Willis dit que si Revelations a pu sortir le 7 juillet, comme Bethesda l'a indiqué, avec la qualité qu'il a fait, c'est grâce à un rythme de travail acharné. Comme il le souligne lui-même dans une interview accordée à Insider Gaming, le crunch n'est pas obligatoire. Il n'y a pas de patron qui établit un mandat pour faire des heures supplémentaires, mais si travailler les heures appropriées ne permet pas d'accomplir les tâches, certains développeurs sont conduits à des journées marathon, ce qui est dû au fait qu'ils ne veulent pas voir leur nom associé à un produit de mauvaise qualité.
« Il y a eu deux mois pendant lesquels j'ai travaillé au moins 12 heures par jour. Je sais que j'ai atteint 17 heures en quelques jours. C'était brutal et la majorité du jeu (en référence à l'extension Revelations) a été réalisé en trois ou quatre mois », déclare le producteur. Willis se souvient des jours où il se réveillait la nuit pour aller au bureau et où il ne voyait pas son fils lorsqu'il rentrait à la maison après le travail.
La charge de travail n'a pas diminué, elle a augmenté
Le problème s'est accru parce qu'au cours du développement, de plus en plus de choses ont été ajoutées à Revelations, ce qui signifiait que le travail n'était pas réduit même si « tout le monde dans l'équipe » travaillait des heures supplémentaires. « Nous avions des gens qui travaillaient à Hollywood depuis 20 ans et dans le développement de jeux vidéo pendant 10 ans et ils disaient que c'était la pire crise dans laquelle ils aient jamais été impliqués. »
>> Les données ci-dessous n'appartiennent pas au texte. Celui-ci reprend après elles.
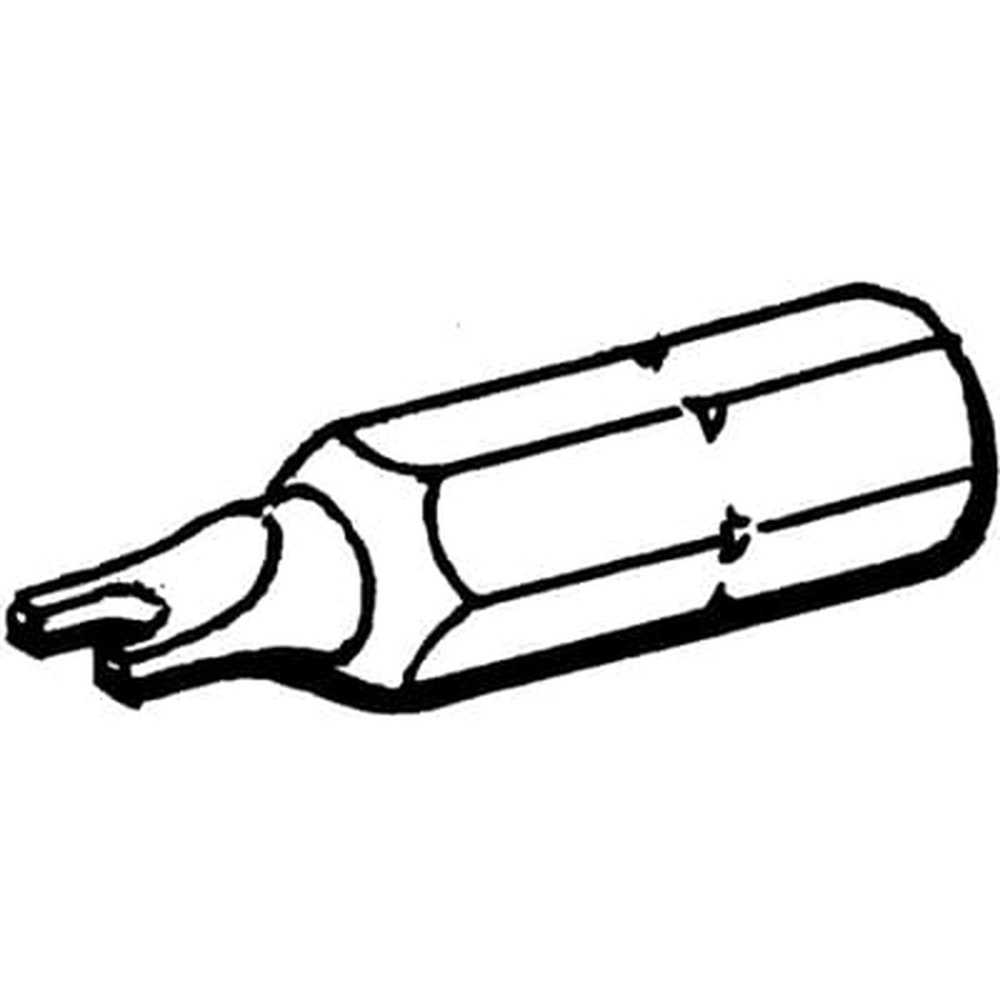 ABB Sicherheitssensoren Zubehör 2TLA020053R5000 Typ Bit anti-tamper screw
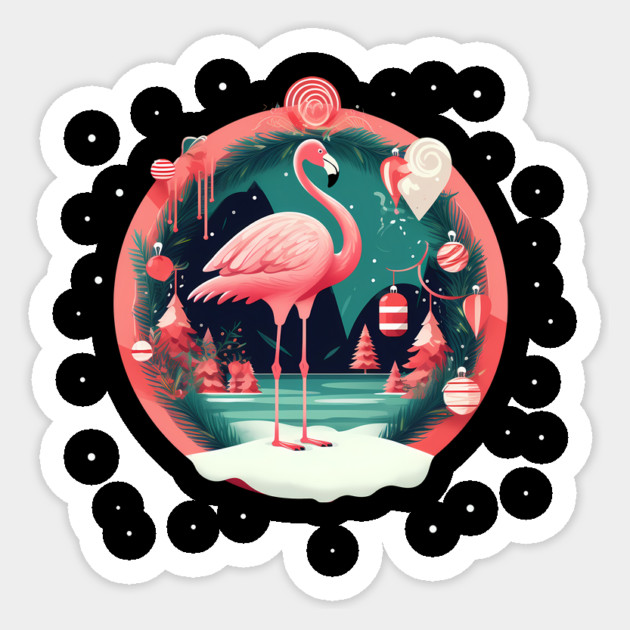 Flamingo Flock Sunset, Love Flamingos Sticker by logiamerch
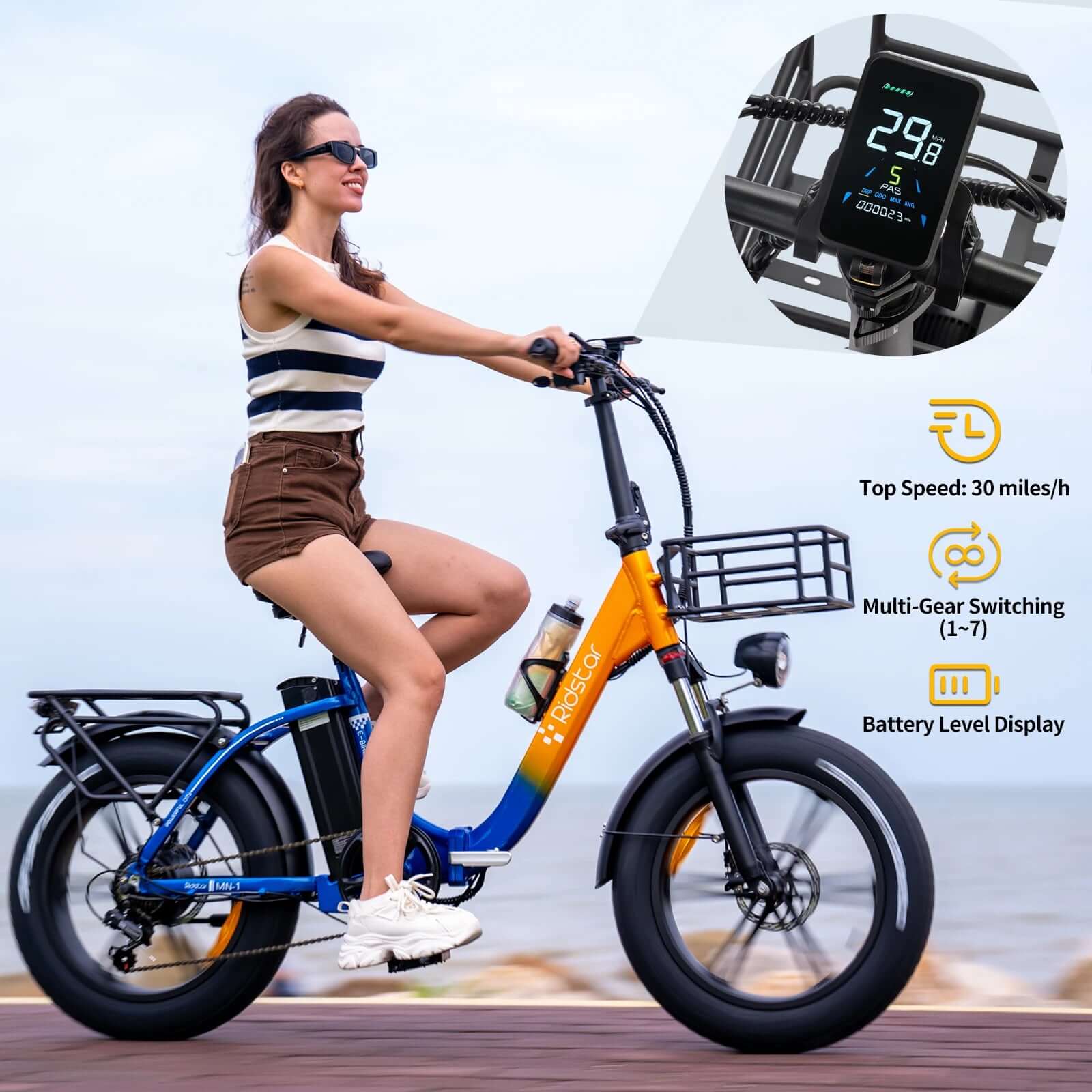 Electric Bike With Backseat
Après avoir consacré, en quelques semaines, jusqu'à 80 heures à son travail, Willis a été licencié, ainsi que des centaines d'autres employés d'id Software, Zenimax Online et d'autres studios appartenant à Microsoft. Ceux qui restent dans les sociétés XBOX sont constamment menacés : après les 1 600 licenciements de juillet, 1 600 autres suivront tout au long de l'exercice.